Leader of Hadiya (died 1889)

Hassan Enjamo was a chief of the Hadiya people in the nineteenth century. He was the last Garad of Qabena before the Abyssinian invasion.

==Early life==

Born to a Hadiya Qabena chief father, Walga Mooe and a Gurage mother.

==Political and militant career==

Imam Hassan's state dominated modern day southern Ethiopia in the 1800s through expansion towards all of Hadiya, Gurage and some parts of Oromo territory, Islamizing most of the population by 1876. Hassan would extend invitations to Islamic scholars from Ifat to engage in proselytization efforts within his realm. According to Ethiopian historian Lapiso Gedelebo, Hassan ruled the region amidst two rivers; Omo and the Awash.

For two years beginning from 1886, the attempted Abyssinian Shewa expansion led by Menelik II was pushed back by Hassan's militia. Hassan had obtained the support of local Gurage, Wolane, Silt'e, Arsi Oromo and other Muslims in the region. Several nobles from neighboring states such as the brother of Abba Jifar II the ruler of the Kingdom of Jimma backed Hassan's troops. However Abba Jifar himself refused, replying to Hassan's request in joining him for jihad with the following: "I am not a soldier of holy wars and in my country there are no zawaya".

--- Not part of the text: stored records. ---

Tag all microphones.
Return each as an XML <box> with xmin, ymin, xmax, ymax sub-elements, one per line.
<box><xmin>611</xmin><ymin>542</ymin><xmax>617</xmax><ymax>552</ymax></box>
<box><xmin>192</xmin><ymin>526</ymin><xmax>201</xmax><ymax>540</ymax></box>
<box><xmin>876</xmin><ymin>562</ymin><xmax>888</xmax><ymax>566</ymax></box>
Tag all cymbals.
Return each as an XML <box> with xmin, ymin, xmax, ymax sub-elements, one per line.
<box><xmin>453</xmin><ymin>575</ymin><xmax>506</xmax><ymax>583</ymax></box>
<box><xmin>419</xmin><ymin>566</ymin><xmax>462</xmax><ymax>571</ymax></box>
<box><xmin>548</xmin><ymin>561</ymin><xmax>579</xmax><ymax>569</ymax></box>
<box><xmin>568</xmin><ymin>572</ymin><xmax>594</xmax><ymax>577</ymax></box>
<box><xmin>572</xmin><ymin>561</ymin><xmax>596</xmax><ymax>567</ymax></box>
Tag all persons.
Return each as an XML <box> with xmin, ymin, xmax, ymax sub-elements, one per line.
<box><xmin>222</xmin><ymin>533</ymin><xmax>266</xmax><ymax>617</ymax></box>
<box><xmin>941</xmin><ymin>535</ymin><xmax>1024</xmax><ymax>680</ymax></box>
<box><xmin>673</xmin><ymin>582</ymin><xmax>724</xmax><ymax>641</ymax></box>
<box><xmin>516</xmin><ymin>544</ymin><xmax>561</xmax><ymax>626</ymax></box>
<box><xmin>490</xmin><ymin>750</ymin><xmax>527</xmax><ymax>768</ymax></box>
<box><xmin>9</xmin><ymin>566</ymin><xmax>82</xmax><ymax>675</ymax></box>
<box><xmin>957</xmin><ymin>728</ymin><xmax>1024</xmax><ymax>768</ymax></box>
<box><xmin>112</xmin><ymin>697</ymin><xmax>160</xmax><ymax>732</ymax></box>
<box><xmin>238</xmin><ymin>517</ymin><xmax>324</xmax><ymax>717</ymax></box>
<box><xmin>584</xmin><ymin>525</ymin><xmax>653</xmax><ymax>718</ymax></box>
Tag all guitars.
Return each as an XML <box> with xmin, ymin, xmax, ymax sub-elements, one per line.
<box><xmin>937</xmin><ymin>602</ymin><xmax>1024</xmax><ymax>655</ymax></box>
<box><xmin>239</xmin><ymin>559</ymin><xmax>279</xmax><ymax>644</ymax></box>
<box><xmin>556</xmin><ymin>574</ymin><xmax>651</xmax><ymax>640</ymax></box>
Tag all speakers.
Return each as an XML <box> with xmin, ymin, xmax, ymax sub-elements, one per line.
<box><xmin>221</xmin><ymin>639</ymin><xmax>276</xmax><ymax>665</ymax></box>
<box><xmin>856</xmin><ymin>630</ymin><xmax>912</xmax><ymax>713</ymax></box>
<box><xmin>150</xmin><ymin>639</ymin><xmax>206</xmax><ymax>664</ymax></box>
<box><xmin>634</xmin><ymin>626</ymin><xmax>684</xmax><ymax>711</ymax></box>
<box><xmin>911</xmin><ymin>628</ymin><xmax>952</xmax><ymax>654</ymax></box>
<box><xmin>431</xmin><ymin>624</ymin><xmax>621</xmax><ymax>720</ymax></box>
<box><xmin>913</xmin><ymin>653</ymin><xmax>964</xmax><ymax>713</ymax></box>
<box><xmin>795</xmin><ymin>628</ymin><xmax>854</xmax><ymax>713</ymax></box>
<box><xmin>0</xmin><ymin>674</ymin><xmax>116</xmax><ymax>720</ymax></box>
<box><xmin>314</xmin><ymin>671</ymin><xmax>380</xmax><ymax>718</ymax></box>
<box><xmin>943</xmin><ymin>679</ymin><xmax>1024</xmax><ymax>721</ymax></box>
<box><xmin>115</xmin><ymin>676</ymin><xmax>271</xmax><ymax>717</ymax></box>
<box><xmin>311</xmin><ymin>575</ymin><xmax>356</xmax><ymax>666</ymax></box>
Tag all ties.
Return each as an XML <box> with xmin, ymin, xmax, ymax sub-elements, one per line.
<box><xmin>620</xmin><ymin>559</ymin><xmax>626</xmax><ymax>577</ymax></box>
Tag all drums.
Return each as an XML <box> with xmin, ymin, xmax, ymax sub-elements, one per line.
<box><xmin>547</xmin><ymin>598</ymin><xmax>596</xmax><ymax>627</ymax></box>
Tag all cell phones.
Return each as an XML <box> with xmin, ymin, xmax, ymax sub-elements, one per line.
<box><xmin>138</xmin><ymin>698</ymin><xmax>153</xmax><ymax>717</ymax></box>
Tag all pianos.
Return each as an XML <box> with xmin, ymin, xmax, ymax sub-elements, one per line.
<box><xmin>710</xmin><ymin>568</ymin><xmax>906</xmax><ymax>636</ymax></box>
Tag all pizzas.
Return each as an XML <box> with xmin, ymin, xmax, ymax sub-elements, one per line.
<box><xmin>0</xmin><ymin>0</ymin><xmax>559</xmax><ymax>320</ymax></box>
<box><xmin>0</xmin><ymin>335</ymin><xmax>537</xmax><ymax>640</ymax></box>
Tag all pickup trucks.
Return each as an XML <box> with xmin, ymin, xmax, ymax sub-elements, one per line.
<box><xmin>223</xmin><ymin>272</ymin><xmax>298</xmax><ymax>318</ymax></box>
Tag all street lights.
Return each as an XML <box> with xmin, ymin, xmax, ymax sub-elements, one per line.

It is believed his resistance was inspired by the Sudanese Mahdist State akin to that of the Talha Jafar-led Muslim revolt in Wollo.

==Death==

Hassan's followers were finally defeated in 1889 by the Abyssinian forces led by Ras Gobana Dacche. Although Hassan was able to flee to the Kingdom of Jimma following the battle, he would soon succumb to malaria in 1889 upon his return to Qabeena.